Thank you so much for your kind words! I suppose that dealing with difficult

health issues and the resulting problems can be draining, and it really is nice

to hear something positive from someone else. Thank you! You made my day!

I'm eager to hear how your daughter does with the progesterone cream. Please

keep us posted!

Best wishes,

Carrol

Patti <patti@...> wrote: Carrol,

Thanks so much for your message and the information about progesterone. I am

familiar with Lee's book and use progesterone cream myself. I have

discussed it with my daughter's doctors, as well, and might try it with her

in the second half of her cycle. The thinking behind the birth control pills

is that, even though it would add estrogen to her system, the feedback

mechanism would reduce the wildly fluctuating levels that she currently

produces and result in more stable hormonal levels - but I am still

reluctant, especially given my history (and my mother's) with synthetic

estrogen.

I really appreciate and enjoy reading all of your responses. You are a

sensitive, reasoned, compassionate voice! Thank you!

Patti

On 6/11/02 12:53 PM, " Carrol Showalter " <ColoradoCarrol@...> wrote:

>

> Dear Patti,

> Thank you for all you shared about your daughter. It's great to hear that

> she's doing so well, especially when heading off to college. That can be a

> stressful (but exciting) time, and it is so valuable to have her seizures so

> well under control!

>

> You mentioned putting your daughter on the pill and it raised some red flags

> for me. Though every manufacturer has a different formulation, the pill does

> contain estrogen. Have you considered progesterone? Your D.O. might be

> willing or able to help you with this. There is an over-the-counter cream by

> Emerita that is available in many health food stores -- and it is readily

> utilized by the body. (Emerita has a web site and a consumer phone line.)
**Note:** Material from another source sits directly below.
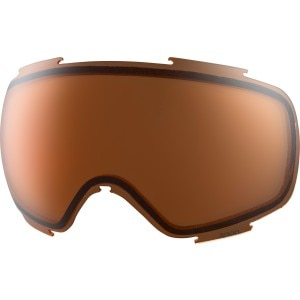 Anon Tempest Goggles Replacement Lens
> Though your daughter is hardly a candidate for most of the information in this

> book, " What Your Doctor May Not Tell You About Pre-Menopause, " by R. Lee

> has some great information about the chemistry of hormones and why

> progesterone helps balance hormones in our bodies. That's just a thought.

> Since I've struggled with hormones in relation to my epilepsy, I have learned

> the hard way that the pill and I are not compatible! :-)

>

> I hope this information is helpful to you. It sounds like you have done a

> great job of advocating for your daughter and her health!

>

> Best wishes,

> Carrol

>

>

> Patti <patti@...> wrote: Hello Lori,

> I read your message about your daughters seizures and, since my daughter

> has had a similar experience, I thought it might be of interest to you. My

> daughter also had her first seizure at age 12 & shy; grand mal or tonic-clonic

> during math class. This was just a few months before menstruation and I

> strongly suspect a connection, though her neurologist would only admit that

> estrogen might exacerbate a seizure disorder, not cause it. There are many

> studies confirming the excitatory effect of estrogen on the brain. The

> hormone association is magnified by the fact that my mother was prescribed

> DES (diethylstilbestrol- a synthetic estrogen) when she was pregnant with

> me, which has had many deleterious effects on the offspring - and there are

> studies being conducting now on possible third generation effects. Just

> something else to complicate the picture!

>

> Anyway, we had the typical tests - normal CAT scan and MRI, but three

> seconds of spike poly-spike activity on the EEG confirmed the epilepsy

> diagnosis. She too was on depakote for one year, then slowly weaned and

> completely off of it for nine months and then had another seizure. She began

> depakote again and had the typical weight gain (20 lbs.) and then began

> taking topamax and discontinued depakote. The weight just melted off of her

> (she was small to begin with), and she has not had any severe side effects

> (she is on a fairly low dose, 125 mg. morning and night), though, of course,

> I would prefer that she did not have to take it at all. She is 18 and

> driving now and leaving for college shortly, so that complicates the matter

> a bit. The fact that she has had so few seizures is, indeed, a blessing,

> though it prohibits any experimentation with supplements since I cannot add

> this or delete that to see the effect - like your daughter, she may go 9

> months or a year before having another seizure.

>

> I did have extensive diagnostic tests done for parasites (negative),

> candida (positive), heavy metals (high mercury) and a nutritional profile

> which showed some common deficiencies among those with seizure disorders & shy;

> in particular, consistently high eosinophils and low lymphocytes, occasional

> low carbon dioxide and high phosphorous, frequent herpes simplex infections,

> positive Epstein-Barr mono spot, high anti-thyroglobulin, high estrogen,

> high folic acid and high B-12, low cortisol, low taurine, low tyrosine,

> problems with the Krebs cycle (low citrate, high citric accumulation), low

> glutathione, low sulfate/creatinine ratio, low magnesium, high copper, low

> vitamin E and Coenzyme Q10, low EFAs. She is now on supplements to correct

> those deficiencies and had several DMPS treatments to chelate the mercury.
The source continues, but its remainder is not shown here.